━━ Listed records ━━

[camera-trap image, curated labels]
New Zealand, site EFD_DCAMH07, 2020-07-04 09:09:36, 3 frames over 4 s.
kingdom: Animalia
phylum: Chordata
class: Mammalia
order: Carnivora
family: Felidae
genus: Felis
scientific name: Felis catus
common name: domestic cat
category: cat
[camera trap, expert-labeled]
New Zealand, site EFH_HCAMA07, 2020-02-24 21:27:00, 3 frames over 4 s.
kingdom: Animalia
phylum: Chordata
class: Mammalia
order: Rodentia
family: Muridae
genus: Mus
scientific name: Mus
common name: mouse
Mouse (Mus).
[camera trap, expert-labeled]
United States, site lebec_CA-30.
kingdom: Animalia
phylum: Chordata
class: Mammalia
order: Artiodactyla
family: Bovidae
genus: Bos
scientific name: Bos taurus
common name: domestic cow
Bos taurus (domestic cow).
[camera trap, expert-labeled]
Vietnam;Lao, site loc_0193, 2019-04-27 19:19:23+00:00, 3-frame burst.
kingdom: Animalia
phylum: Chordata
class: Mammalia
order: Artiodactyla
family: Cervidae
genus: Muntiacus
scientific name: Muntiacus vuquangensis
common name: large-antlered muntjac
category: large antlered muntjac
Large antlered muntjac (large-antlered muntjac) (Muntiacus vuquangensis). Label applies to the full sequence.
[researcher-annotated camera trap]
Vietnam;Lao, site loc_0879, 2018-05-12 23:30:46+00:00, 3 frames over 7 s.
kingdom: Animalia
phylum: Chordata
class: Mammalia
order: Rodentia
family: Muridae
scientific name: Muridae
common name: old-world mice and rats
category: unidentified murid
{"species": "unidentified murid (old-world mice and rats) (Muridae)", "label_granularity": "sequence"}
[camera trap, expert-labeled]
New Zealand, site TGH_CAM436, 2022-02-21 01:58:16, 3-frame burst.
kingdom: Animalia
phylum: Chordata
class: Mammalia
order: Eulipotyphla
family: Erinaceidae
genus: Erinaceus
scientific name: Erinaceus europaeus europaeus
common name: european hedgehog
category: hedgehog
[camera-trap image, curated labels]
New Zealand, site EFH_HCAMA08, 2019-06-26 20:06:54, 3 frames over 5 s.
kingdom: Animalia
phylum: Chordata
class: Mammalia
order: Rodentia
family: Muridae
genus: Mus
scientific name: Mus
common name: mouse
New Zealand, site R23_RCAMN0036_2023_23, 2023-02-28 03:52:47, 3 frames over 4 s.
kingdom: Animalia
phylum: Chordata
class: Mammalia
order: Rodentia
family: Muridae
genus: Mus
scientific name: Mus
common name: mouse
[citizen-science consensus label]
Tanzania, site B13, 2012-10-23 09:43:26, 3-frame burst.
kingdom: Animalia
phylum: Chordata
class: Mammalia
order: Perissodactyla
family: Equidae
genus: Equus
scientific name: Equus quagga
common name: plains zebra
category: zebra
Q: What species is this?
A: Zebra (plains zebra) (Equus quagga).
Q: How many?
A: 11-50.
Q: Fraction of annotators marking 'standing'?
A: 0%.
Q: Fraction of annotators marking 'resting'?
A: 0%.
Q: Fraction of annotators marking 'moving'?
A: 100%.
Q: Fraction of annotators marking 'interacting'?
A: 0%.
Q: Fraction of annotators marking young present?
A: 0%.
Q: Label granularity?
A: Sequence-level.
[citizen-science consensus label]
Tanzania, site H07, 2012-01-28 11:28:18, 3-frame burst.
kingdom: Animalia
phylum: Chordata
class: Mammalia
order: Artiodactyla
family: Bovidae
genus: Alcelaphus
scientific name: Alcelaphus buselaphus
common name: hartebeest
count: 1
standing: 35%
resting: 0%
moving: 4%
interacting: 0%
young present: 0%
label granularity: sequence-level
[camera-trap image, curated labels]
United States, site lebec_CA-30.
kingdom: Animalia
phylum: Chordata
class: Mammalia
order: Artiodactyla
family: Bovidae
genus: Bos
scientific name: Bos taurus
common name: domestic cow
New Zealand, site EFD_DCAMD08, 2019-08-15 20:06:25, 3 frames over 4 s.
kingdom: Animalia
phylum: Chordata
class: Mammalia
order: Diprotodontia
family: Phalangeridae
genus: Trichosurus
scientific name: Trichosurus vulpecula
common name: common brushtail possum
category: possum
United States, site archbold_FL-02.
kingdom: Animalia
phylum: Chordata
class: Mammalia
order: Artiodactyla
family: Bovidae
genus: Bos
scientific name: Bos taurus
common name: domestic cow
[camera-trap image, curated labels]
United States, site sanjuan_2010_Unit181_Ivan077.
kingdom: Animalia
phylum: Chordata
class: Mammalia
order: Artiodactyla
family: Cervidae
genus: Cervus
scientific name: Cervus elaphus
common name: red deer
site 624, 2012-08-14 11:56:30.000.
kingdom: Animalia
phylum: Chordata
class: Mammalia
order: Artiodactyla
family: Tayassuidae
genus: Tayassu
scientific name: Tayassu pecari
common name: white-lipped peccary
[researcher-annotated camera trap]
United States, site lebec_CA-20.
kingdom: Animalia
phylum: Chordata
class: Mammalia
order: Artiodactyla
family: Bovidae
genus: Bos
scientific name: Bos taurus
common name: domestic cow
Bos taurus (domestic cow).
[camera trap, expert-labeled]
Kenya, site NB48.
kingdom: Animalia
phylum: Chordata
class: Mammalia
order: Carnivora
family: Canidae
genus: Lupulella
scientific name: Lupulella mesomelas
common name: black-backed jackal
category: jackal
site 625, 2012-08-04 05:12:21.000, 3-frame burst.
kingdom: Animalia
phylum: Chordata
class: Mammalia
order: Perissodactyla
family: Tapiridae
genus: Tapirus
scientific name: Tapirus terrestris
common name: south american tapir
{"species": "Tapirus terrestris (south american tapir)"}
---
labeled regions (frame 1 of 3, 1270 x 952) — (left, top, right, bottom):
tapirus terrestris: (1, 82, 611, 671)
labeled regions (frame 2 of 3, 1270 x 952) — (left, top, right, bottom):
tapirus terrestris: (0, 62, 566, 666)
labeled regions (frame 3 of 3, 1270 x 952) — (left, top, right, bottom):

━━━

Prompt: Each line of the data is to be restated exactly.

Finished exercise:
[camera-trap image, curated labels]
New Zealand, site EFD_DCAMH07, 2020-07-04 09:09:36, 3 frames over 4 s.
kingdom: Animalia
phylum: Chordata
class: Mammalia
order: Carnivora
family: Felidae
genus: Felis
scientific name: Felis catus
common name: domestic cat
category: cat
[camera trap, expert-labeled]
New Zealand, site EFH_HCAMA07, 2020-02-24 21:27:00, 3 frames over 4 s.
kingdom: Animalia
phylum: Chordata
class: Mammalia
order: Rodentia
family: Muridae
genus: Mus
scientific name: Mus
common name: mouse
Mouse (Mus).
[camera trap, expert-labeled]
United States, site lebec_CA-30.
kingdom: Animalia
phylum: Chordata
class: Mammalia
order: Artiodactyla
family: Bovidae
genus: Bos
scientific name: Bos taurus
common name: domestic cow
Bos taurus (domestic cow).
[camera trap, expert-labeled]
Vietnam;Lao, site loc_0193, 2019-04-27 19:19:23+00:00, 3-frame burst.
kingdom: Animalia
phylum: Chordata
class: Mammalia
order: Artiodactyla
family: Cervidae
genus: Muntiacus
scientific name: Muntiacus vuquangensis
common name: large-antlered muntjac
category: large antlered muntjac
Large antlered muntjac (large-antlered muntjac) (Muntiacus vuquangensis). Label applies to the full sequence.
[researcher-annotated camera trap]
Vietnam;Lao, site loc_0879, 2018-05-12 23:30:46+00:00, 3 frames over 7 s.
kingdom: Animalia
phylum: Chordata
class: Mammalia
order: Rodentia
family: Muridae
scientific name: Muridae
common name: old-world mice and rats
category: unidentified murid
{"species": "unidentified murid (old-world mice and rats) (Muridae)", "label_granularity": "sequence"}
[camera trap, expert-labeled]
New Zealand, site TGH_CAM436, 2022-02-21 01:58:16, 3-frame burst.
kingdom: Animalia
phylum: Chordata
class: Mammalia
order: Eulipotyphla
family: Erinaceidae
genus: Erinaceus
scientific name: Erinaceus europaeus europaeus
common name: european hedgehog
category: hedgehog
[camera-trap image, curated labels]
New Zealand, site EFH_HCAMA08, 2019-06-26 20:06:54, 3 frames over 5 s.
kingdom: Animalia
phylum: Chordata
class: Mammalia
order: Rodentia
family: Muridae
genus: Mus
scientific name: Mus
common name: mouse
New Zealand, site R23_RCAMN0036_2023_23, 2023-02-28 03:52:47, 3 frames over 4 s.
kingdom: Animalia
phylum: Chordata
class: Mammalia
order: Rodentia
family: Muridae
genus: Mus
scientific name: Mus
common name: mouse
[citizen-science consensus label]
Tanzania, site B13, 2012-10-23 09:43:26, 3-frame burst.
kingdom: Animalia
phylum: Chordata
class: Mammalia
order: Perissodactyla
family: Equidae
genus: Equus
scientific name: Equus quagga
common name: plains zebra
category: zebra
Q: What species is this?
A: Zebra (plains zebra) (Equus quagga).
Q: How many?
A: 11-50.
Q: Fraction of annotators marking 'standing'?
A: 0%.
Q: Fraction of annotators marking 'resting'?
A: 0%.
Q: Fraction of annotators marking 'moving'?
A: 100%.
Q: Fraction of annotators marking 'interacting'?
A: 0%.
Q: Fraction of annotators marking young present?
A: 0%.
Q: Label granularity?
A: Sequence-level.
[citizen-science consensus label]
Tanzania, site H07, 2012-01-28 11:28:18, 3-frame burst.
kingdom: Animalia
phylum: Chordata
class: Mammalia
order: Artiodactyla
family: Bovidae
genus: Alcelaphus
scientific name: Alcelaphus buselaphus
common name: hartebeest
count: 1
standing: 35%
resting: 0%
moving: 4%
interacting: 0%
young present: 0%
label granularity: sequence-level
[camera-trap image, curated labels]
United States, site lebec_CA-30.
kingdom: Animalia
phylum: Chordata
class: Mammalia
order: Artiodactyla
family: Bovidae
genus: Bos
scientific name: Bos taurus
common name: domestic cow
New Zealand, site EFD_DCAMD08, 2019-08-15 20:06:25, 3 frames over 4 s.
kingdom: Animalia
phylum: Chordata
class: Mammalia
order: Diprotodontia
family: Phalangeridae
genus: Trichosurus
scientific name: Trichosurus vulpecula
common name: common brushtail possum
category: possum
United States, site archbold_FL-02.
kingdom: Animalia
phylum: Chordata
class: Mammalia
order: Artiodactyla
family: Bovidae
genus: Bos
scientific name: Bos taurus
common name: domestic cow
[camera-trap image, curated labels]
United States, site sanjuan_2010_Unit181_Ivan077.
kingdom: Animalia
phylum: Chordata
class: Mammalia
order: Artiodactyla
family: Cervidae
genus: Cervus
scientific name: Cervus elaphus
common name: red deer
site 624, 2012-08-14 11:56:30.000.
kingdom: Animalia
phylum: Chordata
class: Mammalia
order: Artiodactyla
family: Tayassuidae
genus: Tayassu
scientific name: Tayassu pecari
common name: white-lipped peccary
[researcher-annotated camera trap]
United States, site lebec_CA-20.
kingdom: Animalia
phylum: Chordata
class: Mammalia
order: Artiodactyla
family: Bovidae
genus: Bos
scientific name: Bos taurus
common name: domestic cow
Bos taurus (domestic cow).
[camera trap, expert-labeled]
Kenya, site NB48.
kingdom: Animalia
phylum: Chordata
class: Mammalia
order: Carnivora
family: Canidae
genus: Lupulella
scientific name: Lupulella mesomelas
common name: black-backed jackal
category: jackal
site 625, 2012-08-04 05:12:21.000, 3-frame burst.
kingdom: Animalia
phylum: Chordata
class: Mammalia
order: Perissodactyla
family: Tapiridae
genus: Tapirus
scientific name: Tapirus terrestris
common name: south american tapir
{"species": "Tapirus terrestris (south american tapir)"}
---
labeled regions (frame 1 of 3, 1270 x 952) — (left, top, right, bottom):
tapirus terrestris: (1, 82, 611, 671)
labeled regions (frame 2 of 3, 1270 x 952) — (left, top, right, bottom):
tapirus terrestris: (0, 62, 566, 666)
labeled regions (frame 3 of 3, 1270 x 952) — (left, top, right, bottom):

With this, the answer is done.